● Records shown:
* Start *

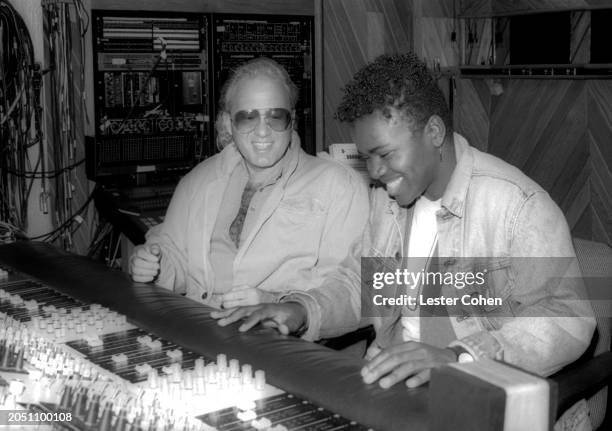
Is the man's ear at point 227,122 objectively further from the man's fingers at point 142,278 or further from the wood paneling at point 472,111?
the wood paneling at point 472,111

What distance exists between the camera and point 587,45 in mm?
5090

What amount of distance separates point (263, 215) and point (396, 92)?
0.81 m

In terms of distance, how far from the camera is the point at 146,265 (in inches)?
106

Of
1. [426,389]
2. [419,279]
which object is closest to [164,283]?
[419,279]

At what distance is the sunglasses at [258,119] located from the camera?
107 inches

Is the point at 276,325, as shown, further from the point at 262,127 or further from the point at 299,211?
the point at 262,127

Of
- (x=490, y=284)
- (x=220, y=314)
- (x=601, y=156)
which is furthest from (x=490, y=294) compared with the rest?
(x=601, y=156)

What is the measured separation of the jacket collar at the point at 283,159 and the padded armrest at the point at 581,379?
115 centimetres

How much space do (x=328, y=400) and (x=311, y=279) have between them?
1.02 m

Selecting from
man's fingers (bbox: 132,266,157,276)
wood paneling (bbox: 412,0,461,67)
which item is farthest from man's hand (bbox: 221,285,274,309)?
wood paneling (bbox: 412,0,461,67)

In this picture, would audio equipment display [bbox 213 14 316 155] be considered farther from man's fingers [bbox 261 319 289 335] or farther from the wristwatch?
the wristwatch

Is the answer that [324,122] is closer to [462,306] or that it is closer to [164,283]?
[164,283]

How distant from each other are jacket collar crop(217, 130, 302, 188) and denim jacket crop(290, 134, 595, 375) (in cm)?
50

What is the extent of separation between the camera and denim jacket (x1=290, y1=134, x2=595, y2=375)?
1932mm
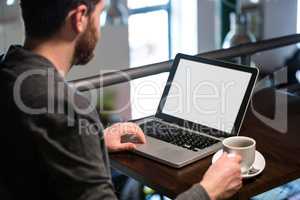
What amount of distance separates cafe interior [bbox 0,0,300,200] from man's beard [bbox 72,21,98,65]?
115 millimetres

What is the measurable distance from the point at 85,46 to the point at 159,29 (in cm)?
346

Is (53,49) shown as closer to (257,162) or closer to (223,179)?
(223,179)

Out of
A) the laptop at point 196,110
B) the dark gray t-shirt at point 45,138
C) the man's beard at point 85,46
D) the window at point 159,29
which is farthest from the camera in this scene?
the window at point 159,29

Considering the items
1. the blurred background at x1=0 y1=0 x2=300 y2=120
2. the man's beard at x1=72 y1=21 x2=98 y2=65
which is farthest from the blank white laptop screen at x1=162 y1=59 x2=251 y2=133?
the blurred background at x1=0 y1=0 x2=300 y2=120

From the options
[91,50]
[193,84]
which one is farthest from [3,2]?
[91,50]

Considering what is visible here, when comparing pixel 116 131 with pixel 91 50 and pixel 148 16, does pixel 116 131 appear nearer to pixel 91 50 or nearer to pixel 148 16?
pixel 91 50

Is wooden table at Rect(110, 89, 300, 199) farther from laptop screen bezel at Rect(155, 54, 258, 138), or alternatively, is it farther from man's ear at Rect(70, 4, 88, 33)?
man's ear at Rect(70, 4, 88, 33)

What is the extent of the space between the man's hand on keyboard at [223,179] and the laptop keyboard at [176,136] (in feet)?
0.62

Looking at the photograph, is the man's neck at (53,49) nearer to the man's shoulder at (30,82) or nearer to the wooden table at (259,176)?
the man's shoulder at (30,82)

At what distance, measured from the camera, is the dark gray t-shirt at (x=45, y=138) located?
3.47 feet

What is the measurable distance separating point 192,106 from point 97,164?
0.59m

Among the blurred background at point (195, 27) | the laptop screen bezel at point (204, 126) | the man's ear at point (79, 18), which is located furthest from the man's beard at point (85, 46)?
the blurred background at point (195, 27)

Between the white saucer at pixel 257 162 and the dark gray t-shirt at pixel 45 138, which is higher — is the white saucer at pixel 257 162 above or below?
below

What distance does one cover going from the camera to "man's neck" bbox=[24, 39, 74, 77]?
1.13 meters
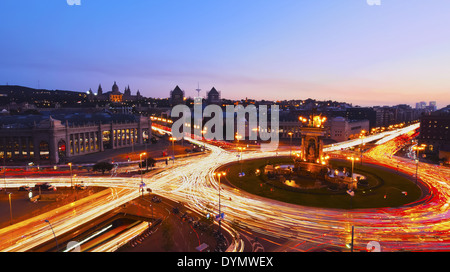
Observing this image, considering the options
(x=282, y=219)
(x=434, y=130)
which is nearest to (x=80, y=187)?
(x=282, y=219)

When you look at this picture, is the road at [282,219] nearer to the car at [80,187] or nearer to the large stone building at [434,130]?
the car at [80,187]

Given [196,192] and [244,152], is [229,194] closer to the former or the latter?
[196,192]

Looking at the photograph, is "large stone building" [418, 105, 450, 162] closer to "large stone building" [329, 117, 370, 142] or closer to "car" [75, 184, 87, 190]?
"large stone building" [329, 117, 370, 142]

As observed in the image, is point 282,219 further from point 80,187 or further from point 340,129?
point 340,129

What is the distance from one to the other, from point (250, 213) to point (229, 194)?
310 inches

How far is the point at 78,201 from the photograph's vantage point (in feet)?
120

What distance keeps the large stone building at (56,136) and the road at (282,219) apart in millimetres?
21317

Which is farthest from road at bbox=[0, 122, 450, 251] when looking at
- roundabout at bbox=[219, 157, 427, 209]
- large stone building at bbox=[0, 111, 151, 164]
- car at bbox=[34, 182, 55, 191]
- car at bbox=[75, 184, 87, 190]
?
large stone building at bbox=[0, 111, 151, 164]

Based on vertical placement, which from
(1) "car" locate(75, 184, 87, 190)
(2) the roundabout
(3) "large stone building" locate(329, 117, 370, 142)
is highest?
(3) "large stone building" locate(329, 117, 370, 142)

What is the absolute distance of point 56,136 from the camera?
67.3m

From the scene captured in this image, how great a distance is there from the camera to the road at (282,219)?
82.6 feet

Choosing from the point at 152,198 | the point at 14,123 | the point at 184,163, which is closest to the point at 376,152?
the point at 184,163

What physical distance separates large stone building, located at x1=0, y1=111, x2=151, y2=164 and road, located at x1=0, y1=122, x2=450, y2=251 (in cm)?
2132

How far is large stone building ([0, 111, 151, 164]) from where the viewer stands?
6675cm
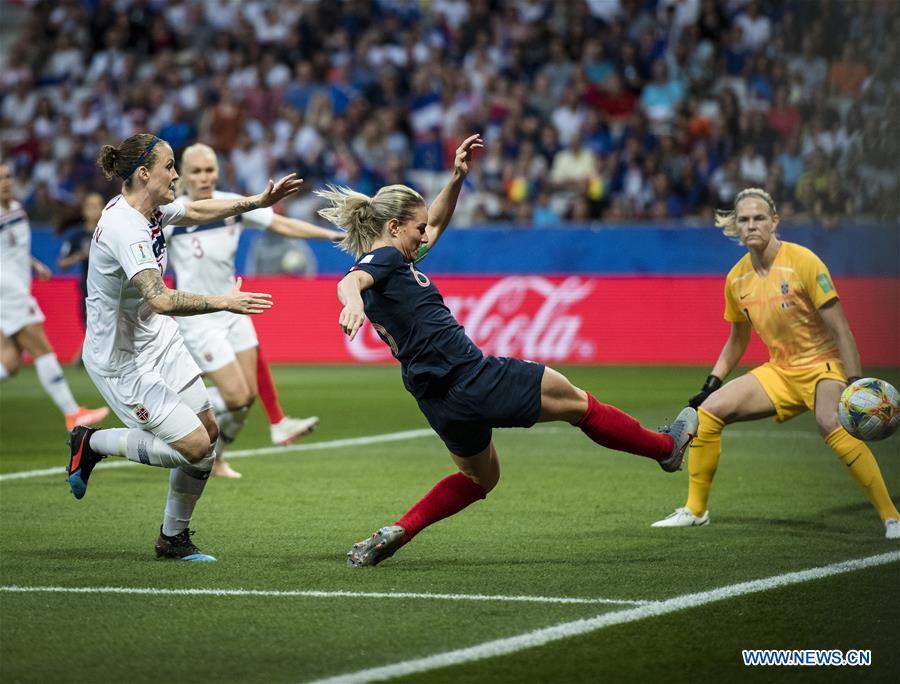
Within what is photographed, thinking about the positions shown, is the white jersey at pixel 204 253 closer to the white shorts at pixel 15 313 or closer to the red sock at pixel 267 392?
the red sock at pixel 267 392

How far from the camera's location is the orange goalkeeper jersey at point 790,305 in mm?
8141

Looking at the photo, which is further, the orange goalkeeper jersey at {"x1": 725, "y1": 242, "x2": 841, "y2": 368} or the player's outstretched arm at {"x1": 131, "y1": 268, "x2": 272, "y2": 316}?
the orange goalkeeper jersey at {"x1": 725, "y1": 242, "x2": 841, "y2": 368}

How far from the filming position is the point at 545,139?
21266mm

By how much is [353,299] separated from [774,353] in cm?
328

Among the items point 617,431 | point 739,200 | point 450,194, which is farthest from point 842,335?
point 450,194

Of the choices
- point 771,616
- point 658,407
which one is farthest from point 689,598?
point 658,407

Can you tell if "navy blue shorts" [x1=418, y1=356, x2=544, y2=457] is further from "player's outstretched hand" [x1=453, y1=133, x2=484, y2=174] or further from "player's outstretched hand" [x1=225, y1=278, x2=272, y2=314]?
"player's outstretched hand" [x1=453, y1=133, x2=484, y2=174]

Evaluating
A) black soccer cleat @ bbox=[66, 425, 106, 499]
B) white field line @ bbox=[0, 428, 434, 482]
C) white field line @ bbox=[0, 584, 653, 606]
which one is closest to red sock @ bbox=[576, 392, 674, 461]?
white field line @ bbox=[0, 584, 653, 606]

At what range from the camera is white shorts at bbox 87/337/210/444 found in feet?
23.5

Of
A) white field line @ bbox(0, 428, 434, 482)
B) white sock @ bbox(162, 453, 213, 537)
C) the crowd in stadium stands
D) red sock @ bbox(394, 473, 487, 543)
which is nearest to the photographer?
red sock @ bbox(394, 473, 487, 543)

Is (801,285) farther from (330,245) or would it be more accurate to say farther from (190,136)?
(190,136)

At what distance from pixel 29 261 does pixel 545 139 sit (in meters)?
9.78

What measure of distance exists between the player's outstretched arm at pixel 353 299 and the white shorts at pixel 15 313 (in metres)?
7.43

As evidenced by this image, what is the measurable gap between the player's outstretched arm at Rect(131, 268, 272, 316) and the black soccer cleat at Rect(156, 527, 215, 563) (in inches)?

* End *

Can you set out the part that opens at the start of the items and closes with the line containing "115 centimetres" as a numbered list, without blank lines or pictures?

● Response below:
1. Is the man's ear at point 227,122 objectively further from the man's fingers at point 142,278 or further from the wood paneling at point 472,111?
2. the wood paneling at point 472,111
3. What distance exists between the camera and point 587,45 in mm?
4. 5090
5. What amount of distance separates point (263, 215) and point (396, 92)?
6. 0.81 m
7. In terms of distance, how far from the camera is the point at 146,265 (in inches)?
8. 106
9. Of
10. 1. [426,389]
11. 2. [419,279]
12. which object is closest to [164,283]?
13. [419,279]
14. At what distance is the sunglasses at [258,119] located from the camera?
15. 107 inches
16. Is the point at 276,325, as shown, further from the point at 262,127 or further from the point at 299,211?
17. the point at 262,127
18. Of
19. - (x=490, y=284)
20. - (x=220, y=314)
21. - (x=601, y=156)
22. which is furthest from (x=490, y=294) compared with the rest?
23. (x=601, y=156)
24. What is the measured separation of the jacket collar at the point at 283,159 and the padded armrest at the point at 581,379?
25. 115 centimetres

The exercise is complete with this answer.